### Exercise material ###

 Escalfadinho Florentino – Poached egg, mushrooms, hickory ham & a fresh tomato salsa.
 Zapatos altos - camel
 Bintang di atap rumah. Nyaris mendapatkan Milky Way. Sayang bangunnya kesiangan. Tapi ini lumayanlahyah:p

###
### Exercise material ###

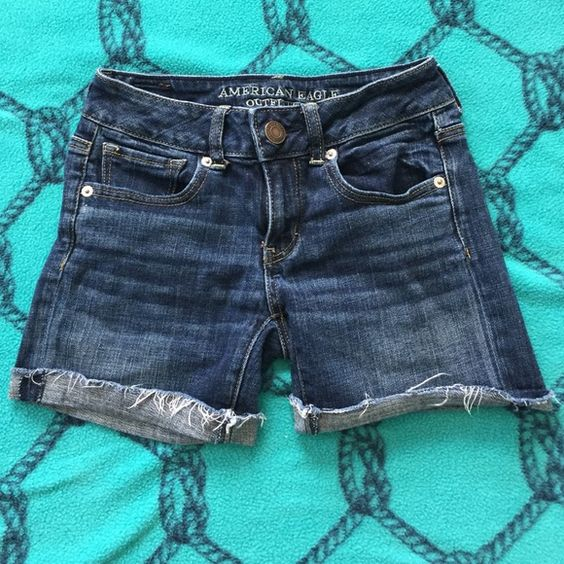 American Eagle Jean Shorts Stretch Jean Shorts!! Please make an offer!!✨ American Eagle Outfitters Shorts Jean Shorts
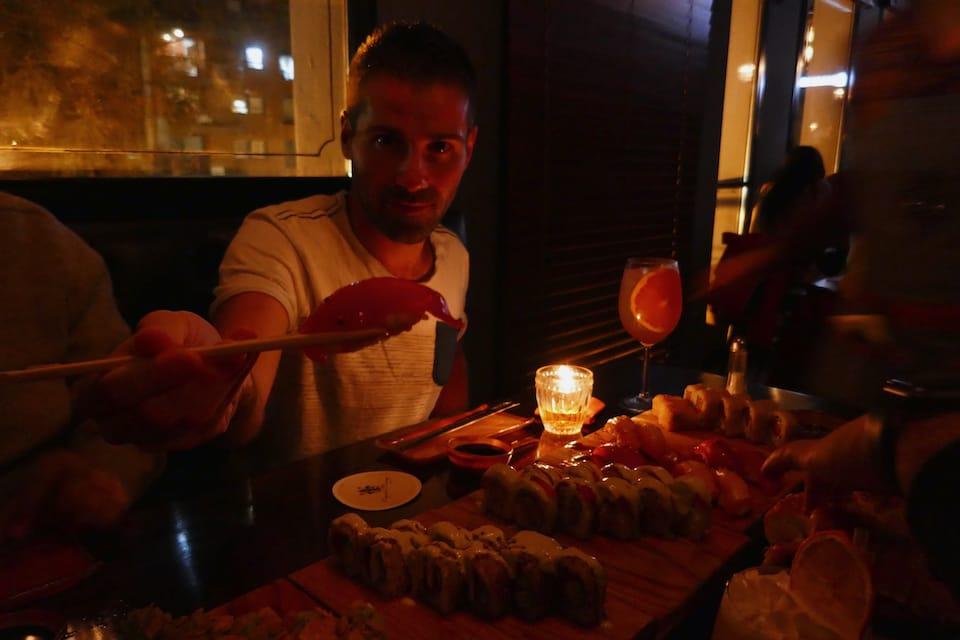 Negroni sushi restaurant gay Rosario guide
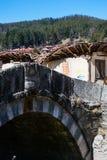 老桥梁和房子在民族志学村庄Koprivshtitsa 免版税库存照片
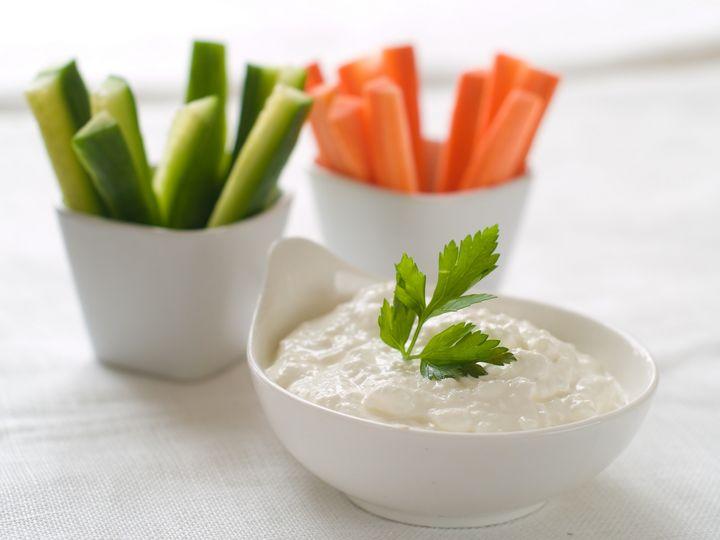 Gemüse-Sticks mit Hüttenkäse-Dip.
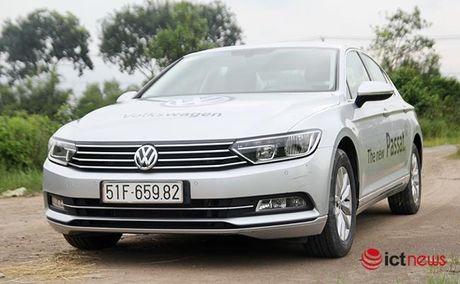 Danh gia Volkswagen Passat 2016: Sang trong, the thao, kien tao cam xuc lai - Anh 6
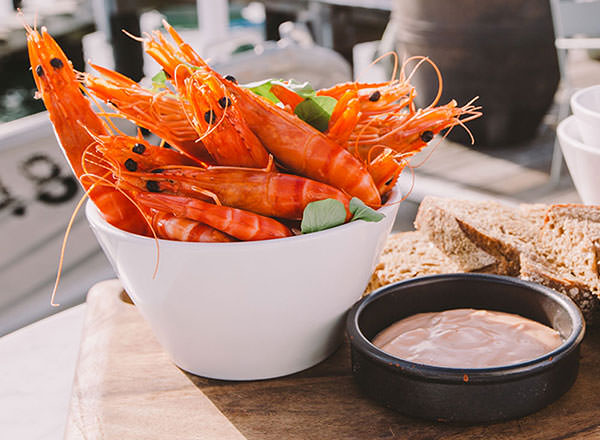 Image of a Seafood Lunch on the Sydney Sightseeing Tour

###

- _Work instructions_
Using the data above, transcribe the lines that run from the line with "Escalfadinho Florentino –" to the line with "Bintang di atap", both ends kept, and output nothing else.

- _Result for this exercise_
 Escalfadinho Florentino – Poached egg, mushrooms, hickory ham & a fresh tomato salsa.
 Zapatos altos - camel
 Bintang di atap rumah. Nyaris mendapatkan Milky Way. Sayang bangunnya kesiangan. Tapi ini lumayanlahyah:p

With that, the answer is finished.